The Time Window SQL component supports up to four inputs and one output. Take note of the following items:

  • When you draw a line between an upstream component and Time Window SQL component, the input that you select determines the mapped name of the input table. The mapped name of the input table can be t1, t2, t3, or t4. You can directly use the ${t1}, ${t2}, ${t3}, ${t4} variable to indicate the input table, instead of specifying the original table name.

  • You can use the ${o1} variable in the SQL script to indicate the output table.

  • You can use the ${lifecycle} variable in the SQL script to obtain the lifecycle settings for temporary tables in the workspace. The default lifecycle is 28 days. For more information about the lifecycle of temporary tables in a workspace, see Manage workspaces.

  • If you select Whether the system adds a create table statement, the last statement in the SQL script must be a SELECT statement. Aside from that, you can include any other SQL statement you require inside the script. The system automatically creates a temporary table to store the query results of SELECT statements. If you specify a CREATE TABLE statement in the SQL script to create a temporary table, you need to configure the lifecycle of the table. For more information, see Manage workspaces.

Configure the component in Machine Learning Designer

Machine Learning Designer allows you to configure the component in the Machine Learning Platform for AI (PAI) console.

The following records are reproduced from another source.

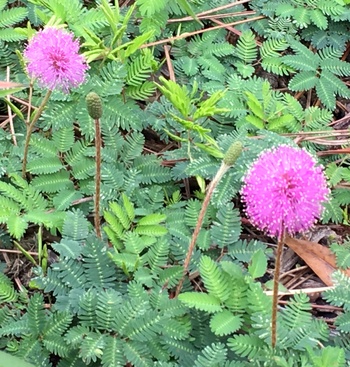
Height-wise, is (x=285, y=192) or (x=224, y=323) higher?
(x=285, y=192)

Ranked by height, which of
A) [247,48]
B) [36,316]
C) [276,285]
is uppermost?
[247,48]

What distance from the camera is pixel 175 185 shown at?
8.09 feet

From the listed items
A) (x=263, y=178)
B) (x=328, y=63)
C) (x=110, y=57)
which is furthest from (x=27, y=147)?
(x=328, y=63)

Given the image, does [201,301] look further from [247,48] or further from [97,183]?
[247,48]

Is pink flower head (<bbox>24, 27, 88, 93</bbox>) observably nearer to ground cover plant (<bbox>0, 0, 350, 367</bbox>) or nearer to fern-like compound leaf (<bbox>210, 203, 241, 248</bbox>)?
ground cover plant (<bbox>0, 0, 350, 367</bbox>)

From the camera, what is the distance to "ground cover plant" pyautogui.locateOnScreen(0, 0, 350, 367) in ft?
6.23

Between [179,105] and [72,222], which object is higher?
[179,105]

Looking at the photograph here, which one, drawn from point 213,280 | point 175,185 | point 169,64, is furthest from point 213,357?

The following table describes the parameters.

Parameter

Description

Business base date

You can set this parameter in one of the following ways:

Whether to open multi-date loop execution

Multi-date loop execution is enabled by default. If multi-date loop execution is disabled, this component functions the same as the SQL script component.

Execution time window

The value can contain integers and time ranges. Separate time ranges with commas (,).

The system calculates the execution time based on the Business base date and starts subtasks at the specified time. Up to 100 subtasks can be executed.

For example, if you set the Business base date to 20230210 and the Execution time window to (-4,-2],0, then tasks are executed on data obtained for 20230207, 20230208, and 20230210.

Maximum number of concurrent

We recommend that you do not run a large number of concurrent tasks at a time to avoid resource contention.

Date format

The value is used to generate the ${pai.system.cycledate} system variable. Valid values:

  • yyyyMMdd (default)

  • yyyy-MM-dd

  • yyyy/MM/dd

Example: If you set the Business base date to 20230210 and the Date format to yyyy-MM-dd, then the ${pai.system.cycledate} variable in the SQL script is converted to 2023-02-10.

Whether the system adds a create table statement

  • If this feature is enabled, the last statement in the SQL script must be a SELECT statement. The system automatically creates a temporary table to store the query results of the SELECT statement.

  • If this feature is disabled, you need to create a data table ${o1} in the SQL statement to pass to the downstream.

SQL Script

If the multi-date loop execution is enabled, you need to replace the date with the system variable ${pai.system.cycledate}..

Example: if you set the Business base date to 20230210 and specify select * from ${t1} where dt=${pai.system.cycledate}, then the following three tasks are executed:

  • select * from ${t1} where dt=2022-02-07

  • select * from ${t1} where dt=2022-02-08

  • select * from ${t1} where dt=2022-02-10

Other features are the same as the SQL script component.